İşlem sırasında, etkilenen kişiye bir yüz maskesi aracılığıyla nitrojen verilir; sonuç, oksijen eksikliği nedeniyle ölümdür. İnsan hakları uzmanları daha önce yöntemin test edilmediğinden ve Smith'in muhtemelen işkenceye varabilecek korkunç bir ölümle ölebileceğinden şikayetçi olmuştu. Ancak avukatlarının infazı durdurmaya yönelik tüm girişimleri başarısızlıkla sonuçlandı.


Smith, ABD'nin güneyindeki küçük Atmore kasabasındaki bir hapishanede idam edildi. Marshall'a göre prosedür 30 dakikadan az sürdü. Bölgesel televizyon kanalı WHNT'den bir muhabirin de aralarında bulunduğu yalnızca birkaç medya temsilcisinin infazı gözlemlemesine izin verildi.


Ona göre Smith, ölümünden kısa bir süre önce şunları söyledi: “Bu gece, Alabama insanlığa bir adım geri adım attı.” Ve devamı: “Sevgiyle, huzurla, ışıkla yürüyorum.” Muhabir ayrıca nitrojen desteği başladığında Smith'in kıvranmaya ve titremeye başladığını bildirdi. Sonunda nefes almayı bırakıncaya kadar birkaç dakika boyunca derin bir nefes aldı.

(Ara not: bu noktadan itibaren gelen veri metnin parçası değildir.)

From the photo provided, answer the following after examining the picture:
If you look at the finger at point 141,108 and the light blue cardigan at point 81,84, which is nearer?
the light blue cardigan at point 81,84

Bir kolluk kuvveti yetkilisi Smith'in kısmen seğirdiğini ve anormal nefes aldığını söyledi. Ancak bu beklenen bir durumdu ve nitrojen hipoksisine ilişkin mevcut araştırma durumuna da uyuyordu.


Başarısız kurtarma çabaları


Ancak Birleşmiş Milletler uzmanları, saf nitrojenin solunmasının ciddi acılara neden olmadığının bilimsel olarak kanıtlanmadığına inanıyor. Çeşitli insan hakları örgütleri gibi onlar da ciddi endişelerini dile getirmişlerdi.


Smith'in avukatları idamın durdurulması için sonuna kadar uğraşmıştı. Ancak ne Alabama'daki ilgili mahkemeler ne de ABD Yüksek Mahkemesi bu taleplere uymadı. Geçtiğimiz günlerde göstericiler Alabama Valisi Kay Ivey'e de müdahale etmesi çağrısında bulunmuştu, ancak bu çağrı boşunaydı.


Alabama Başsavcısı Marshall, tüm bunları, ölüm cezasına karşı çıkan aktivistlerin baskı kampanyaları olarak nitelendirdi ve yeni yöntemin “insancıl ve etkili” olduğunu görmezden geldi. “Alabama tarihi bir şeyi başardı” diye ilan etti. Aktivistlerin adalet sistemini baltalamaya ve iğrenç cinayet mağdurlarına hak ettikleri adaleti sağlamaya yönelik uluslararası çabalarına rağmen, Alabama'nın “en iyi uygulaması” artık diğer eyaletler için bir plan sunuyor.


35 yıl önceki bir eylem


Smith davasının geçmişi çok eskilere dayanıyor: 1988'de, o zamanlar 22 yaşında olan adam, 1.000 dolar ödeme karşılığında sözleşmeli cinayet işlemişti. Mağdur, suçtan bir hafta sonra intihar eden müvekkilin eşiydi. Smith ve iki suç ortağı yakalandı; biri ömür boyu hapis cezasına çarptırıldı, diğeri ise 2010 yılında öldürücü enjeksiyonla idam edildi.


Smith, kendisine karşı açılan davada suçta kendisinin de bulunduğunu itiraf etti. Ancak kendisinin ölümcül saldırıda yer almadığı konusunda ısrar etti. Temyizin ardından jüri aslında 1996 yılında kendisi için ömür boyu hapis cezası önermişti ancak sorumlu yargıç o sırada bu kararı reddetmişti. Alabama, buna izin veren yasayı ancak 2017'de kaldırdı; ABD'nin bunu yapan son eyaleti oldu.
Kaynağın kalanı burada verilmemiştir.